Ah yes. They’d be the calls that included:
- The UK having the largest cumulative number of deaths amongst comparable European countries.
- Elderly or vulnerable infectious people being transferred from hospitals into care homes, both spreading the disease and causing unnecessary deaths.
- Johnson’s call that the bodies should “be allowed to pile up in their thousands” rather than go into a third lockdown.
- The £10bn write-off of unusable protective equipment (PPE) recently announced.
- Johnson claiming credit for the vaccine roll-out when it was a collective effort by the NHS, vaccine researchers and producers, scientific advisers, and those who produced the vaccine in unprecedented time scales at the outset.
- Johnson overriding the science to follow his ill-disguised attachment to a herd immunity strategy, then being forced to U-turn and impose new covid regulations as deaths rose.
- The awarding of non-competitive contracts to crony contacts deemed illegal last month.
Feeble excuses from ministers
In a TV interview with Kay Burley of Sky News on 1 Feb 2022, Dominic Raab suggested the office of government and the civil service administration at Number 10 have become blurred, implying Johnson has been the unfortunate victim of an alien mist that descended on Number 10 and obscured what was happening under his own roof.
Jacobs Rees-Mogg excelled himself recently by suggesting our judgment of Johnson’s #partygate lies should be based not on covid regulations at the time but an assessment in hindsight of whether those rules were reasonable and proportionate. Retrospective absolution could be a new legal construct, perhaps to be known as ‘off the hook sentencing’ or ‘Johnson’s law’.
However, after their initial disdain for the wearing of masks in parliament, large numbers of Tory MPs have recently taken to them. Perhaps it’s because they offer a degree of personal protection against the news media catching you grimacing or laughing behind your mask as your hapless leader digs himself deeper into a hole.
Those Tory ministers and MPs who do continue to advocate living with the Johnson virus because their own careers will be better advanced by turning a blind eye and a deaf ear, will preside over a decline in standards of government from which they can never absolve themselves and from which our politics might take years to recover.
Members of the public have made up their minds
We don’t need enquiries from Sue Gray or the Metropolitan Police to tell us what happened. Nor, having been aware of the rules, which the vast majority of law-abiding citizens upheld, do we need an authoritative, not-so-independent judgment about whether Johnson had broken his own regulations. The enquiry approach is akin to an official review of yesterday’s weather as if confirmation were needed that we all got soaked. We were all there to experience it for ourselves.

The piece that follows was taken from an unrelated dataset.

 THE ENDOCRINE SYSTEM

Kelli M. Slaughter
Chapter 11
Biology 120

We all need to protect ourselves against the lying virus and exercise our personal responsibility to ensure Johnson goes into a lifetime of self-isolation. If ever there was a patriotic cause calling for the country to unify, this is it. Failing this, expect the lying virus to produce variants against which we will have declining levels of protection.

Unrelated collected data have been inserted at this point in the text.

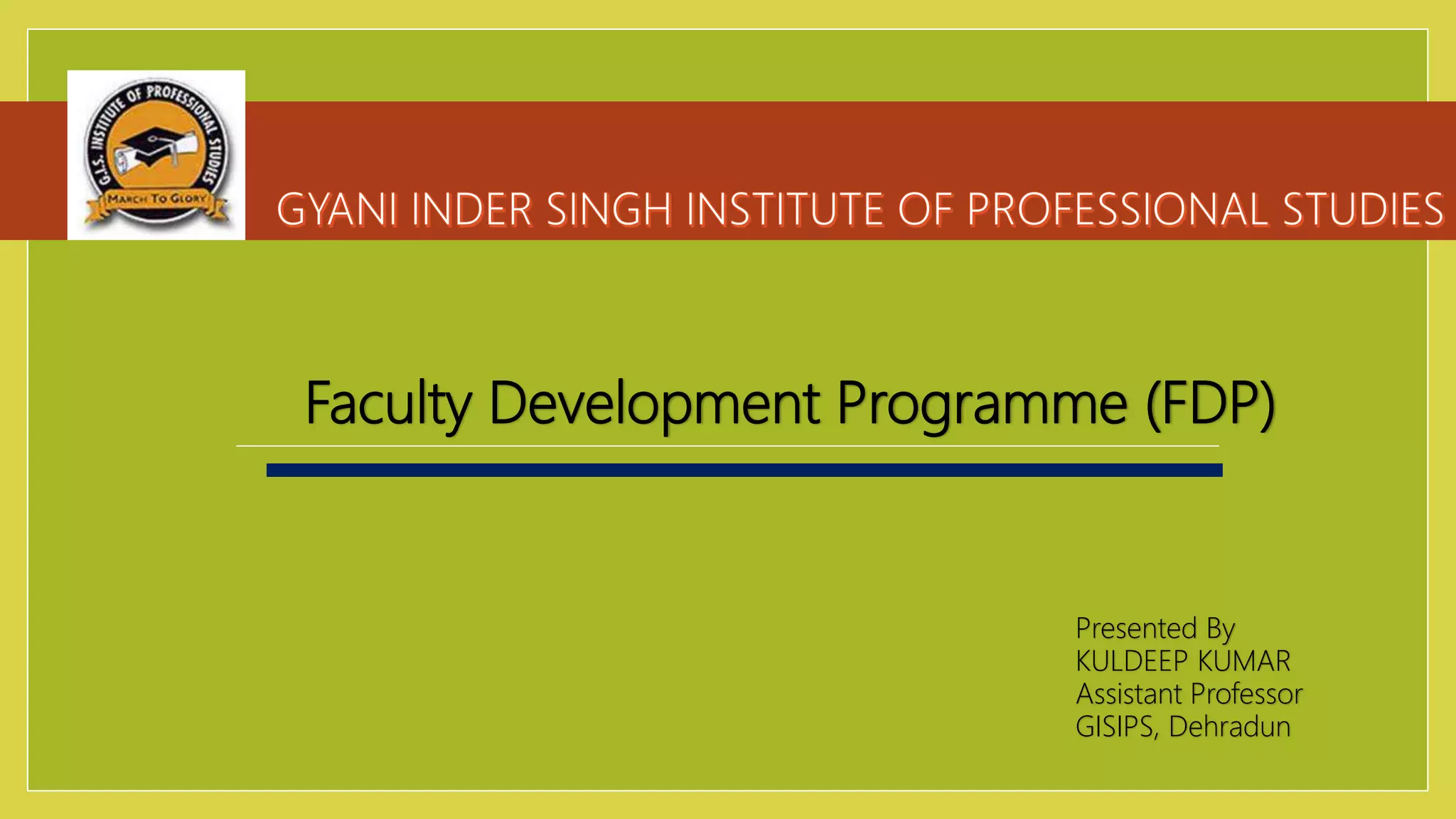 G.I.S. INSTITUTE OF PROFESSIONAL STUDIES
MARCH TO GLORY

GYANI INDER SINGH INSTITUTE OF PROFESSIONAL STUDIES

Faculty Development Programme (FDP)

Presented By
KULDEEP KUMAR
Assistant Professor
GISIPS, Dehradun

Vaccines aren’t available. Overcoming the lying virus requires the surgical removal of the main spreader. To increase the chances of that happening, the millions of people who are enraged, disenchanted or horrified by Johnson’s lies should continue to let their MP know how they still feel, especially those in Tory constituencies. Otherwise, at least until the next general election, the lying virus will infect every aspect of our lives.